Barbara Starfield (Brooklyn - New York City, December 18, 1932 / Menlo Park - California, June 10, 2011) was an American pediatrician. She was an advocate for primary health care worldwide. Her academic and professional life was almost fully dedicated to the Johns Hopkins University.

== Biography ==
Starfield studied medicine between 1954 and 1959 at the State University of New York Downstate Medical Center and graduated magna cum laude. She specialized in pediatrics between 1959 and 1962 at the Johns Hopkins Hospital. She obtained her Masters in Public Health in 1963 at the Johns Hopkins University School of Hygiene and Public Health.

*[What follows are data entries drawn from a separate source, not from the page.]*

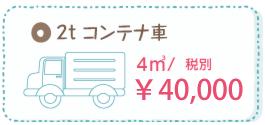 コンテナ車 料金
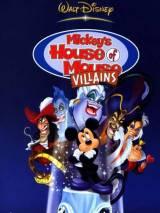 Дом злодеев. Мышиный дом / Mickey`s House of Villains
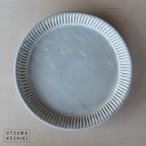 [大原拓也]しのぎ7寸リムプレート(粉引)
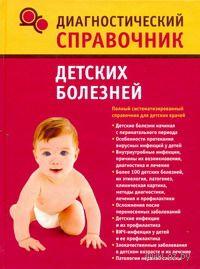 Диагностический справочник детских болезней. Надежда Полушкина
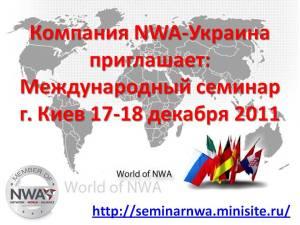 Семинар компании NWA-Украина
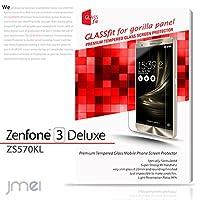 Zenfone 3 DELUXE ZS570KL 液晶保護 強化ガラスフィルム 保護 フィルム ASUS ゼンフォン 3 デラックス simフリー スマートフォン カバー 保護 ガラス シート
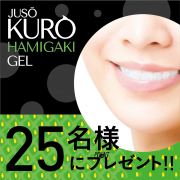 「JUSO 歯磨きジェルで健康な歯へ!」の画像、GR株式会社 のモニター・サンプル企画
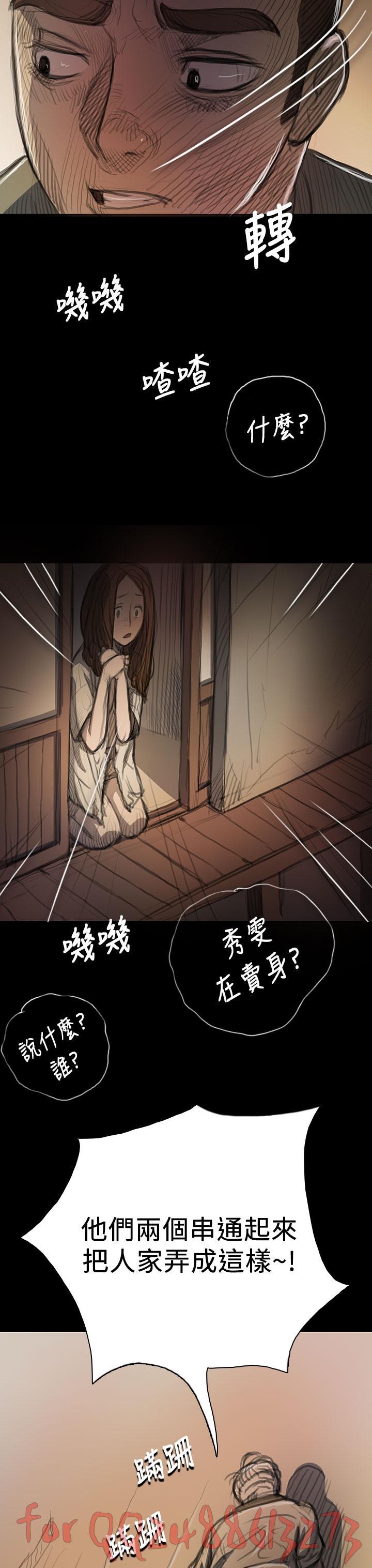 姊姊: 莲 第1~10話 [Chinese]中文 333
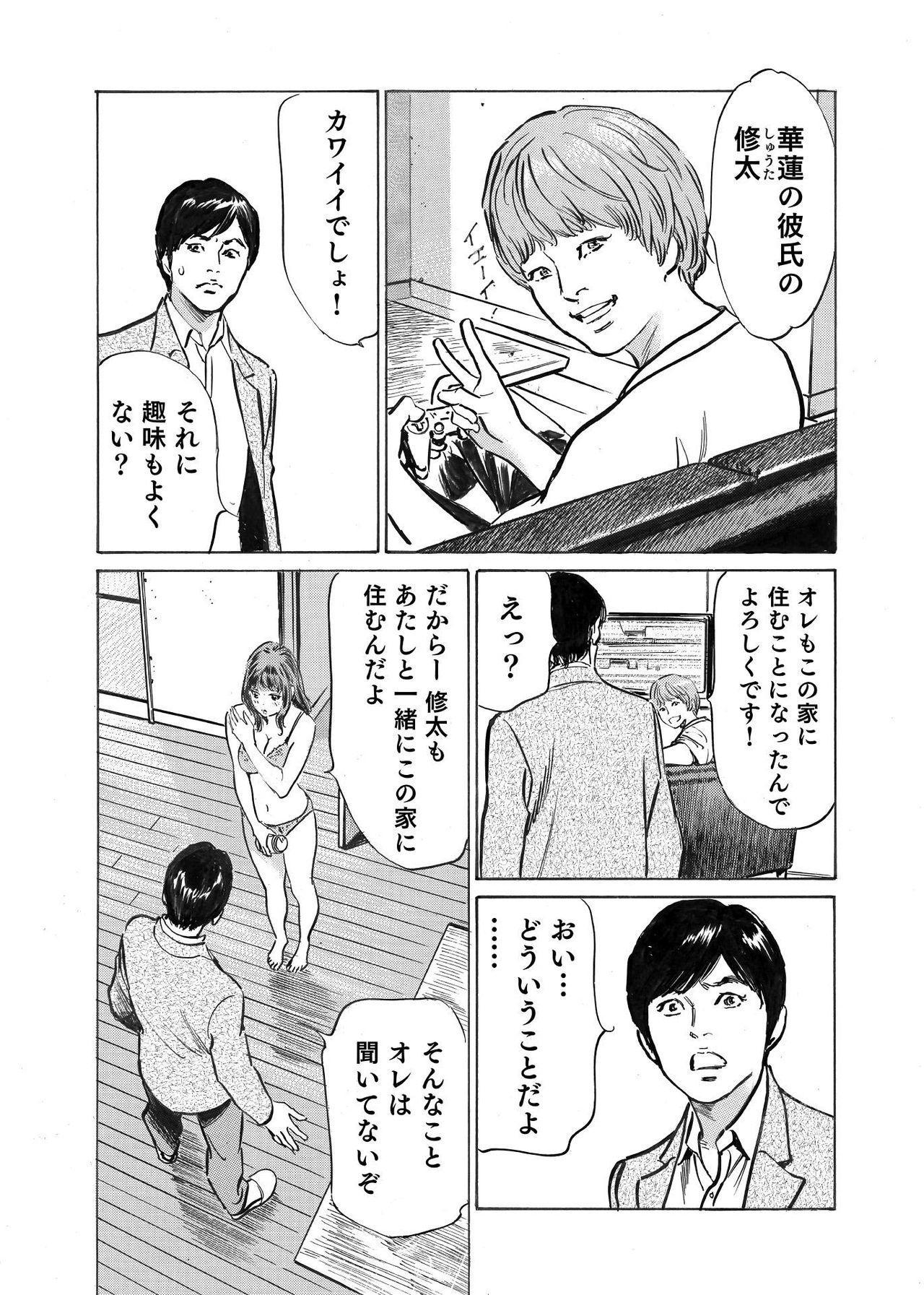Ore wa Tsuma no Koto o Yoku Shiranai 1-9 73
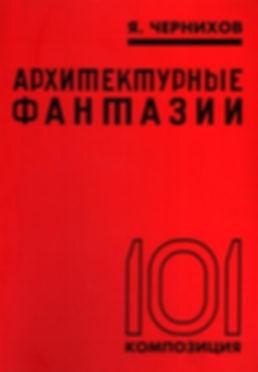 chernikhov-101.jpg
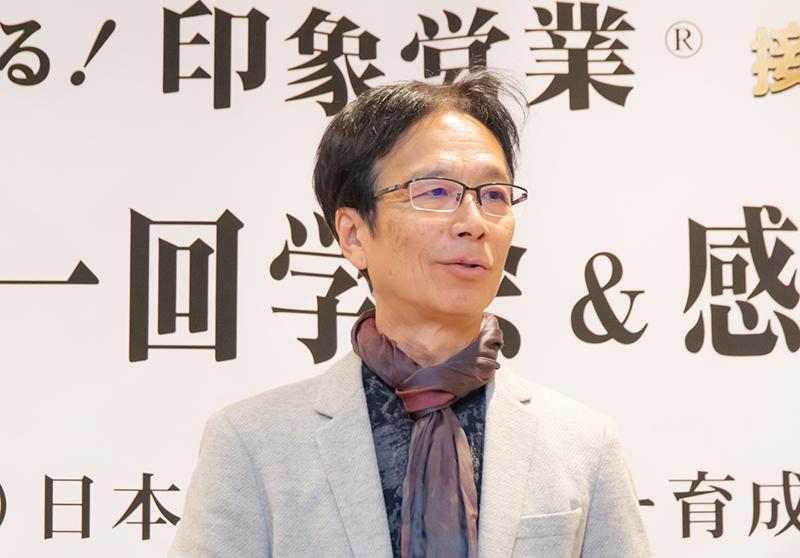 協会創りの第一人者前田出先生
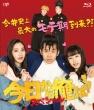 今日から俺は!!スペシャルドラマ Blu-ray(未公開シーン復活版)(1枚組)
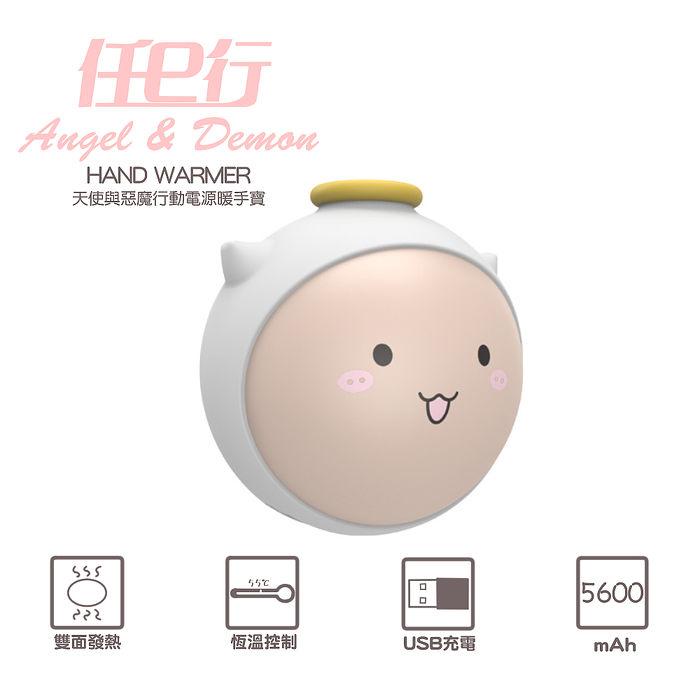 【任e行】暖手寶行動電源5600mAh-天使寶寶 冬天送禮 聖誕節交換禮物必備 恆溫控制 USB充電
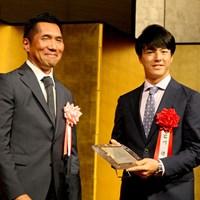「GDOファン大賞」を受賞した石川遼も会場に駆け付けた 2016年 ゴルフダイジェストアワード 石川遼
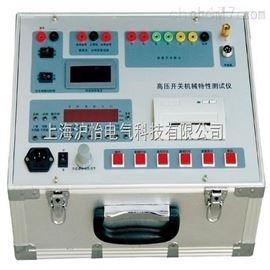 HY2001断路器机械特性测试仪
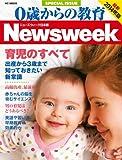 0歳からの教育 2014年版 (ニューズウィーク日本版)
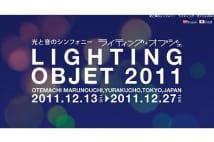 中畑清、西田敏行、石井竜也らも参加 光のアート作品展開催中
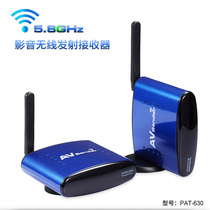 PAT-6305.8G Frequency Wireless Audio-Video Transmitter Wireless Video Microwave AV Transceiver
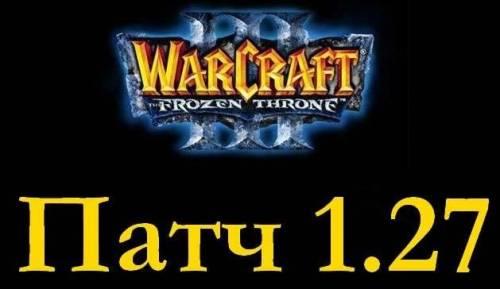 английская версия патча 1.27 для  Варкрафт 3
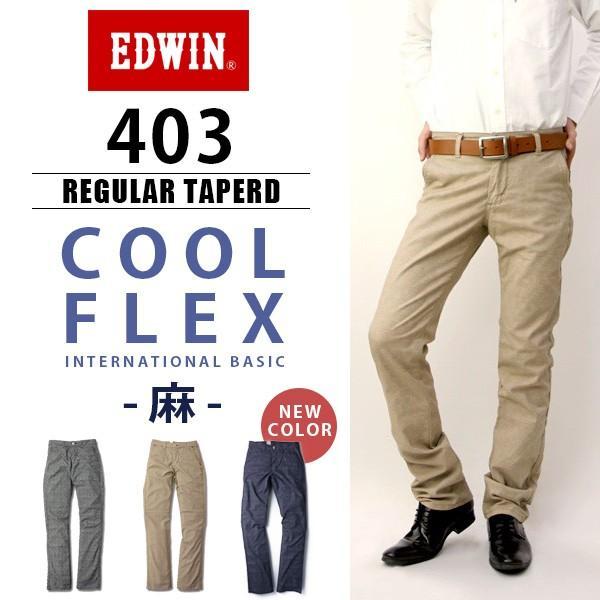 EDWIN エドウィン 403 COOL 春夏限定 403 麻杢 クール フレックス ストレッチ グレンチェック ストレート 日本製 エドウィン ジーンズ メンズ E43FCS|jeans-yamato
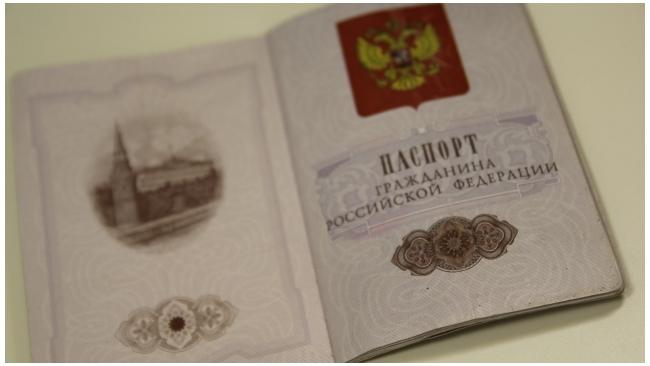 Счета в банках разрешили открывать без паспорта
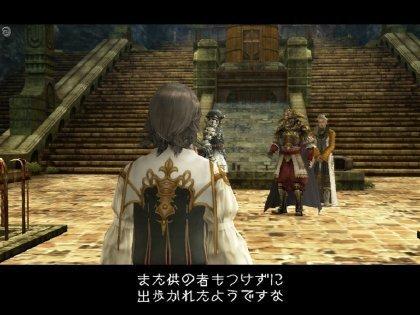 Final Fantasy XII, perfecto según Famitsu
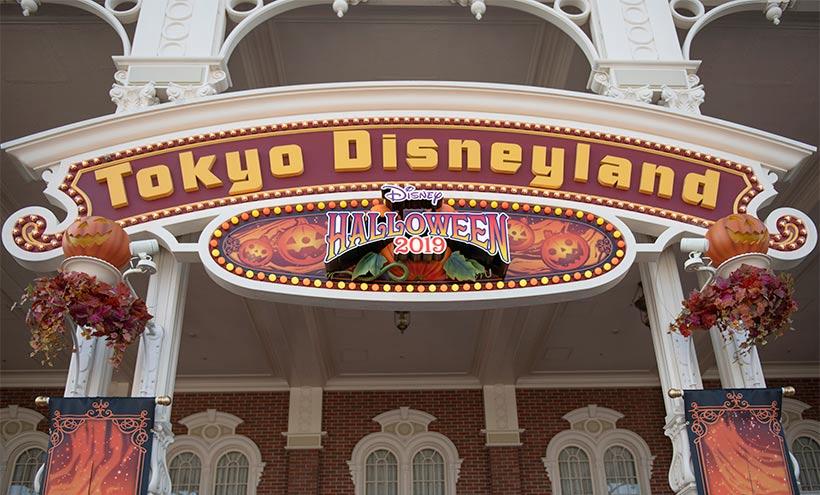 東京ディズニーランドエントランス画像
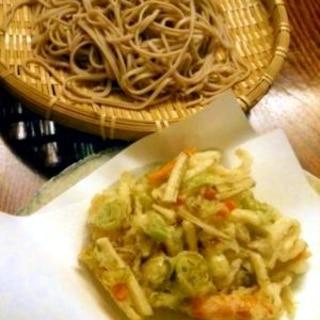 カラッと揚がる野菜のかき揚げ
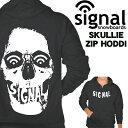 【得割40】 ジップアップ パーカー SIGNAL SNOWBOARDS シグナル メンズ スノー パーカー ZIP SKULL スカル スウェット ロゴ イン...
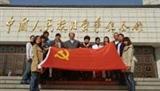 万博manbetx官方网页员工参观中国人民抗日战争纪念馆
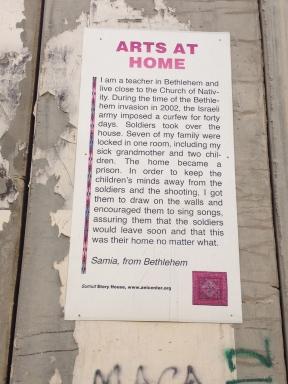 Separation Wall Bethlehem, Palestine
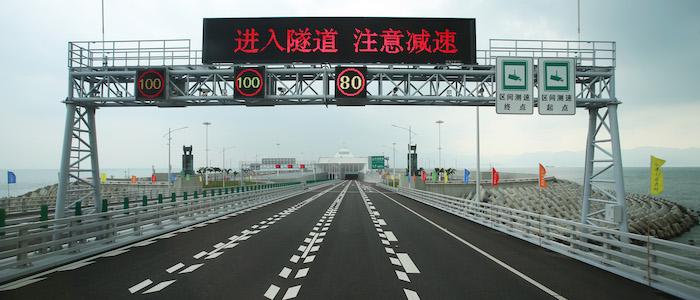 """""""Macau e a língua portuguesa: Novas pontes a Oriente"""""""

She was placed in charge of the Department of Health Policy and Management of the Johns Hopkins Bloomberg School of Public Health in Baltimore in 1994.

Her books have been translated into several languages. She was a member of many scientific societies, and an adviser for many official healthcare institutions around the world. She was a member of the editorial board and a reviewer for several internationally renowned medical journals.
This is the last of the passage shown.